■ Enunciado 1:
No tópico sobre o dust devil em Fátima, quem partilhou a notícia no Facebook antes de ela ser publicada no fórum?

■ Excerto do texto:
-.-.-
# Dust Devil 3 de Setembro 2013 - Fátima



## Duarte Sousa (4 Set 2013 às 13:41)

> *Fenómeno parecido a um tornado junto ao santuário de Fátima*
> 
> Condutor parou na berma da estrada e filmou
> 
> ...



TVI24

Vi esta notícia partilhada no Facebook pelo nosso colega de fórum Saul Monteiro, e decidi partilhar, pois é um excelente registo do que será, quase de certeza, um dust devil por terras portuguesas.

Fica aqui a notícia com vídeo: http://www.tvi24.iol.pt/acredite-se-quiser/tornado-santuario-fatima-tvi24/1486223-4088.html


----------



## camrov8 (4 Set 2013 às 18:00)

só é pena os comentários típicos da TVI


----------



## Norther (4 Set 2013 às 19:34)

pois foi  la andam eles com os mini tornados


----------



## Mário Barros (4 Set 2013 às 23:06)

Absolutamente espectacular, já vi semelhante .


----------



## João Pedro (5 Set 2013 às 01:12)

O melhor registo de um dust devil que já vi em Portugal!


----------



## CricaDeOvelha (5 Set 2013 às 18:44)

Os comentários da TVI dão cancro, eu até voltei a ver a reportagem mas não era loucura, eles chamaram aquilo de tornados -.-


----------



## 1337 (5 Set 2013 às 19:02)

CricaDeOvelha disse:


> Os comentários da TVI dão cancro, eu até voltei a ver a reportagem mas não era loucura, eles chamaram aquilo de tornados -.-



Pah desculpem o off topic mas esse teu nick matou-me


----------
-.-.-
■ Registos fornecidos:
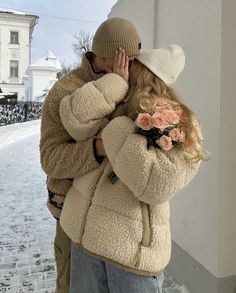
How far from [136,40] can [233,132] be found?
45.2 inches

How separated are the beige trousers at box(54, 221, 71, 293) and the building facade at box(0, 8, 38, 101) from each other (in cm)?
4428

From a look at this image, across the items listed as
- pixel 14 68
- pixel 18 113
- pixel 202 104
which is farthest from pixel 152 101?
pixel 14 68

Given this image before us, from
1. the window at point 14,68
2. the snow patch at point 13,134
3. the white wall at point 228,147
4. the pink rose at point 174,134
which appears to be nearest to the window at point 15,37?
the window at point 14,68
-.-.-
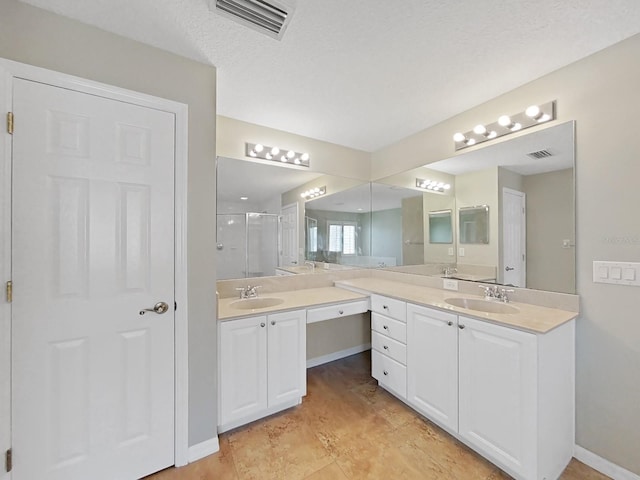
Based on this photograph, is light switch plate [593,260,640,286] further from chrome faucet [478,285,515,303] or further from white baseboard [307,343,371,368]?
-.-.-
■ Enunciado 2:
Determine quantas linhas dos registos contêm a palavra "which". Indique apenas o número.

■ Resolução 1:
Saul Monteiro, colega de fórum.

■ Resolução 2:
2